Remember when the fans knew on their own when to clap in rhythm to urge the pitcher to throw that third strike, or seemingly will a batter to get a clutch hit?
Those may seem like distant memories for most fans, but all that actually happened at Nationals Park on July 5, as the Nats hosted the San Francisco Giants for Turn Back the Clock Night. But for this night only, it was the Washington Senators hosting the New York Giants in a tribute to the classic Game Seven of the 1924 World Series, when Washington came from behind to beat the Giants 4-3 in 12 innings and claim the city’s first — and only — World Series title to date.
The teams wore replica uniforms, the ushers donned skimmer hats and the grounds crew wore newsboy hats and period attire. Of course, there were some anachronisms — the first night game was not played until 1935 and the public address system would not make its debut until 1929 (93 years, to the day, before this game, coincidentally). But the team did its best to make modern technology fit in with the theme, with the high-def video board taking on the look of a hand-operated scoreboard, and Charlie Brotman and Phil Hochberg hosted the pre-game ceremonies on the PA.

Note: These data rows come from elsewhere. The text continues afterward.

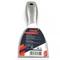 Spatula Prémium fém spakli EDMA 10 cm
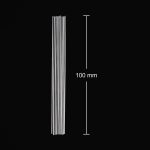 StonyLab capillaries - Image 4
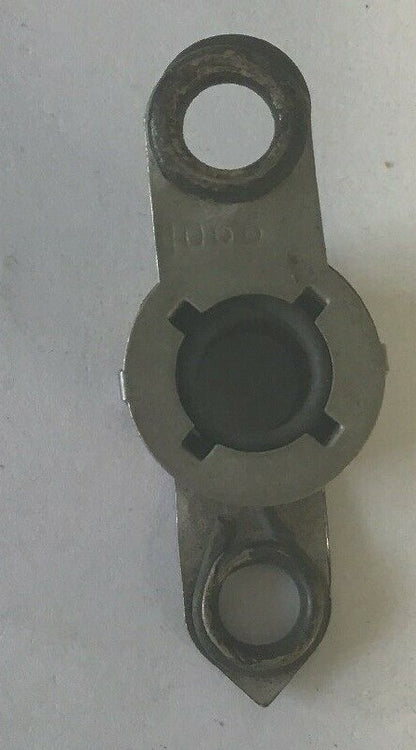 CUTLER HAMMER 1066 HEATER ***LOTOF11***1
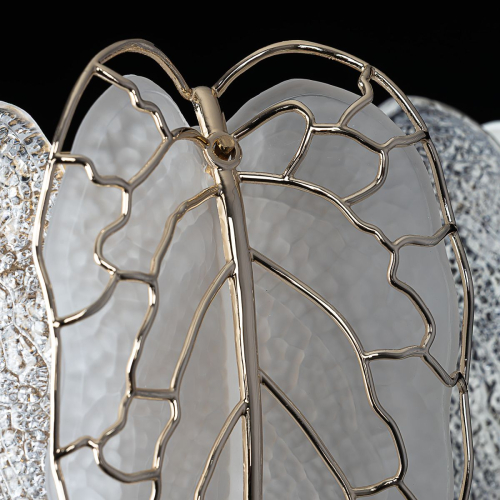 Настенный светильник Citilux Hasienda CL328350 изображение в интернет-магазине Cramer Light фото 14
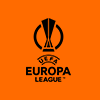 Bajnokság: UEFA Európa Liga
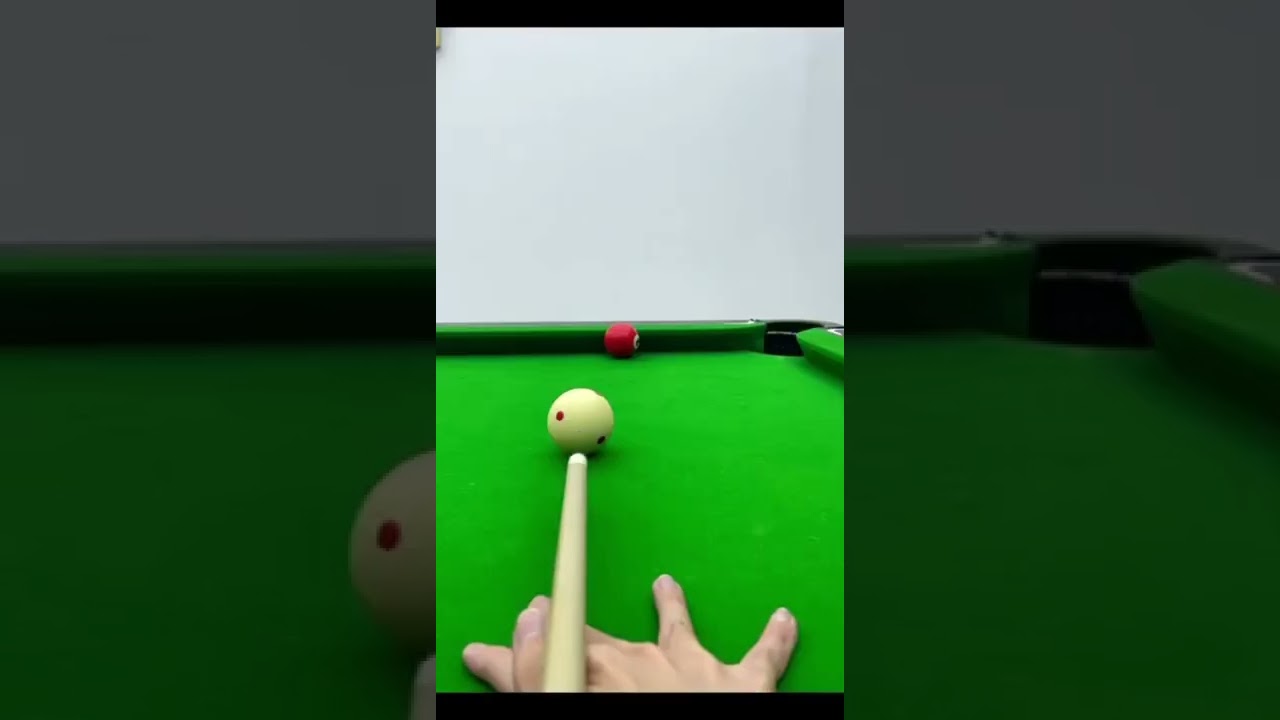 preview_player
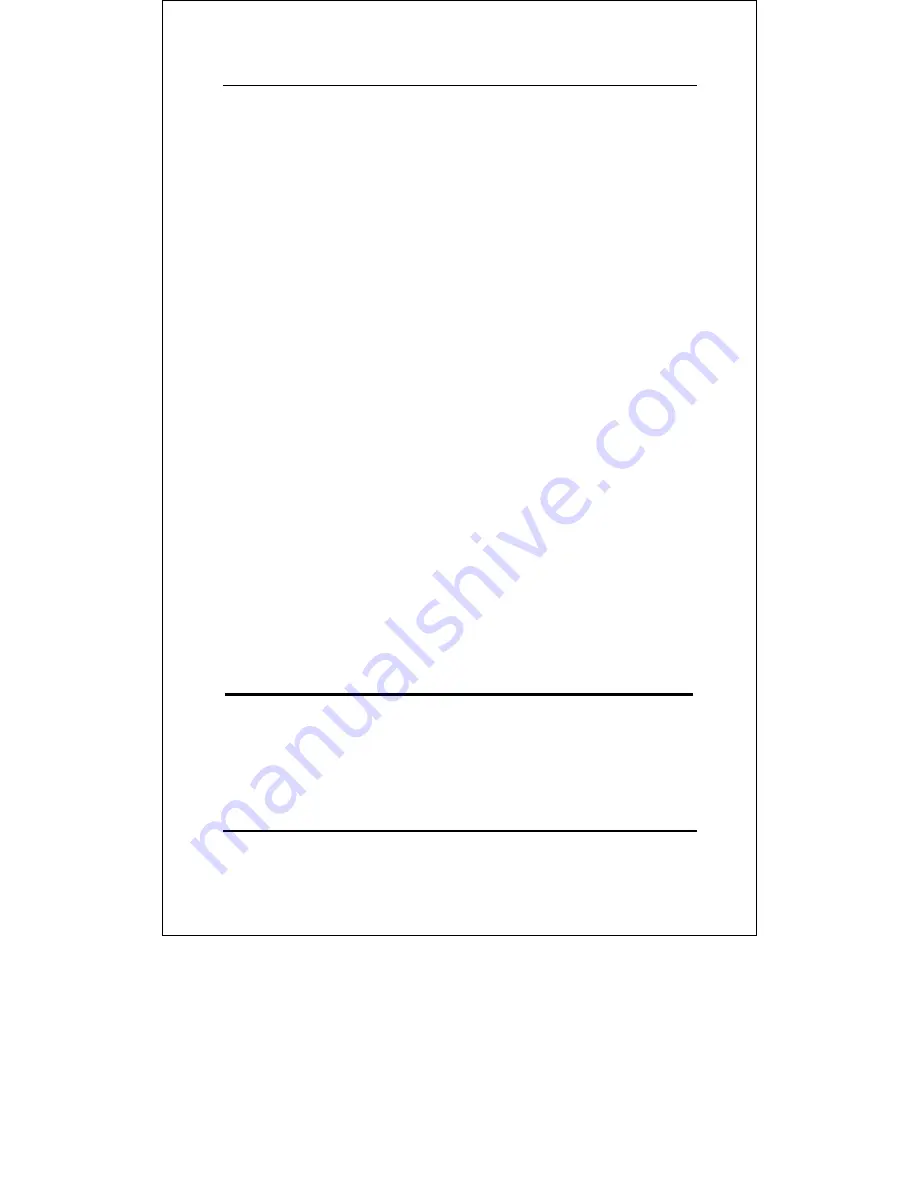 D-Link DES-3326SR User Manual Download Page 319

But the best part of the night was the lack of loud music and sound effects. Instead of the pre-recorded “walkup” music that usually accompanies each plate or mound appearance, the players were greeted with an organ rendition of the tune. And as for when the clap and cheer, well, the fans were on their own. And amazingly enough, they drew on their own baseball knowledge — and common sense — to make the park as raucous as it has ever been as they cheered the team to a comeback win.
Just as the Senators came back from a 3-1 deficit to win the classic 1924 Game 7, the Nats were behind 5-1 in the seventh inning before mounting their big rally. The crowd of 29,819 was behind Ross Detwiler as he struck out five batters on a steamy night when the Giants did their damage with of dinks and dribbers. But once Ian Desmond and Danny Espinosa belted back-to-back homers in the bottom of the seventh, the fans were on their feet without being told.
When Tyler Clippard pitched a 1-2-3 ninth to keep the deficit at one run, they were cheering loudly, and by the time Bryce Harper had the second of his RBI singles in the ninth inning to tie the game, the place was roaring. When Adam LaRoche stepped to the plate with one out and the bases loaded in a tie game, the noise was practically deafening, and as Harper raced home with the winning run on a botched double-play grounder, it seemed the place was shaking — possibly as much as Griffith Stadium shook when Muddey Ruel scored the Series winner in 1924 after Earl McNeely’s grounder bad-hopped by Freddie Linstrom.
A satisfying win by the Nats, a satisfying reaction from the hometown crowd and a satisfying peek back through nostalgic eyes at what 1924 might have looked and sounded like.